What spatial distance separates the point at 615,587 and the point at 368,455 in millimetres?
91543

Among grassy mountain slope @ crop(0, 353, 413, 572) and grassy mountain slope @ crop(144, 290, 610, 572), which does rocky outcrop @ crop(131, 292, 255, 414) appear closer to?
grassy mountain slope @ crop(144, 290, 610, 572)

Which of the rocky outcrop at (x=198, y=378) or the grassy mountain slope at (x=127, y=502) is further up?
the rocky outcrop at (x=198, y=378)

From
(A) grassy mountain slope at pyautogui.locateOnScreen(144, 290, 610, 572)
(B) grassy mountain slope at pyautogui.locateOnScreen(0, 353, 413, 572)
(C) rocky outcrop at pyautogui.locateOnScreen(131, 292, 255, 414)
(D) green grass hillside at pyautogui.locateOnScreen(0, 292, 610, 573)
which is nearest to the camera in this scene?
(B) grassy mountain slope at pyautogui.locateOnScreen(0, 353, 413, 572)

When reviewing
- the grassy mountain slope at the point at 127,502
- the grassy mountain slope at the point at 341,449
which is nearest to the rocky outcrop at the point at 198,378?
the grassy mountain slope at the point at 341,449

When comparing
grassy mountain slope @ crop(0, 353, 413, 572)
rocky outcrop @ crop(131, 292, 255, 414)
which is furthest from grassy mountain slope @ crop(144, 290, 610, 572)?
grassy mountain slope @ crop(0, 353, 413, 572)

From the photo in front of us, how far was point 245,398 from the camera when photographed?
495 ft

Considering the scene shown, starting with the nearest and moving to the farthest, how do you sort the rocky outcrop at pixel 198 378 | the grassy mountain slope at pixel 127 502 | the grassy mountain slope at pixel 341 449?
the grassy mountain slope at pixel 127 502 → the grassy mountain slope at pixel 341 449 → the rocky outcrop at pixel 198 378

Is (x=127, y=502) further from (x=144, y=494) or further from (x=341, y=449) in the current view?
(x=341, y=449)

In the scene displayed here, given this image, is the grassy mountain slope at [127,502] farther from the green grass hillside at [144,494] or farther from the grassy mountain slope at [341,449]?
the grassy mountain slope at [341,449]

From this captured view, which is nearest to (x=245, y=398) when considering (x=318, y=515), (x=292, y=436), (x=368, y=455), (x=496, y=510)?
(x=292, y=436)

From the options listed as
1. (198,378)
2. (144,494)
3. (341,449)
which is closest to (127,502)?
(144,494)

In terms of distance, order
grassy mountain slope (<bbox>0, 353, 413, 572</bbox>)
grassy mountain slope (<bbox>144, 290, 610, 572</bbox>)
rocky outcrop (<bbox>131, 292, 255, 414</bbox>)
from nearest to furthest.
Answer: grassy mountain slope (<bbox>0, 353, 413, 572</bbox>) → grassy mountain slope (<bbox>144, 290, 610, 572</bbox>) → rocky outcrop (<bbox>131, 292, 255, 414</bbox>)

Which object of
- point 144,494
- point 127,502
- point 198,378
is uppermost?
____
• _Request_:
Write out every line of the items above as a JSON list of strings with one string per line, leaving out blank lines.

• _Solution_:
[
  "What spatial distance separates the point at 615,587 and the point at 368,455 in millimetres?",
  "91543",
  "Among grassy mountain slope @ crop(0, 353, 413, 572) and grassy mountain slope @ crop(144, 290, 610, 572), which does rocky outcrop @ crop(131, 292, 255, 414) appear closer to?",
  "grassy mountain slope @ crop(144, 290, 610, 572)",
  "Which of the rocky outcrop at (x=198, y=378) or the grassy mountain slope at (x=127, y=502) is further up?",
  "the rocky outcrop at (x=198, y=378)",
  "From",
  "(A) grassy mountain slope at pyautogui.locateOnScreen(144, 290, 610, 572)",
  "(B) grassy mountain slope at pyautogui.locateOnScreen(0, 353, 413, 572)",
  "(C) rocky outcrop at pyautogui.locateOnScreen(131, 292, 255, 414)",
  "(D) green grass hillside at pyautogui.locateOnScreen(0, 292, 610, 573)",
  "which is nearest to the camera in this scene?",
  "(B) grassy mountain slope at pyautogui.locateOnScreen(0, 353, 413, 572)",
  "When reviewing",
  "- the grassy mountain slope at the point at 127,502",
  "- the grassy mountain slope at the point at 341,449",
  "which is nearest to the rocky outcrop at the point at 198,378?",
  "the grassy mountain slope at the point at 341,449",
  "When comparing",
  "grassy mountain slope @ crop(0, 353, 413, 572)",
  "rocky outcrop @ crop(131, 292, 255, 414)",
  "which is furthest from grassy mountain slope @ crop(144, 290, 610, 572)?",
  "grassy mountain slope @ crop(0, 353, 413, 572)",
  "From the photo in front of us, how far was point 245,398 from the camera when photographed?",
  "495 ft",
  "Considering the scene shown, starting with the nearest and moving to the farthest, how do you sort the rocky outcrop at pixel 198 378 | the grassy mountain slope at pixel 127 502 | the grassy mountain slope at pixel 341 449?",
  "the grassy mountain slope at pixel 127 502 → the grassy mountain slope at pixel 341 449 → the rocky outcrop at pixel 198 378",
  "Is (x=127, y=502) further from (x=144, y=494) or further from (x=341, y=449) in the current view?",
  "(x=341, y=449)",
  "In the scene displayed here, given this image, is the grassy mountain slope at [127,502] farther from the green grass hillside at [144,494] or farther from the grassy mountain slope at [341,449]?",
  "the grassy mountain slope at [341,449]",
  "From this captured view, which is nearest to (x=245, y=398) when considering (x=318, y=515), (x=292, y=436), (x=368, y=455), (x=496, y=510)?",
  "(x=292, y=436)",
  "From the options listed as",
  "1. (198,378)",
  "2. (144,494)",
  "3. (341,449)",
  "which is closest to (127,502)?",
  "(144,494)",
  "In terms of distance, order",
  "grassy mountain slope (<bbox>0, 353, 413, 572</bbox>)",
  "grassy mountain slope (<bbox>144, 290, 610, 572</bbox>)",
  "rocky outcrop (<bbox>131, 292, 255, 414</bbox>)",
  "from nearest to furthest.",
  "Answer: grassy mountain slope (<bbox>0, 353, 413, 572</bbox>) → grassy mountain slope (<bbox>144, 290, 610, 572</bbox>) → rocky outcrop (<bbox>131, 292, 255, 414</bbox>)",
  "Which object of",
  "- point 144,494",
  "- point 127,502",
  "- point 198,378",
  "is uppermost?"
]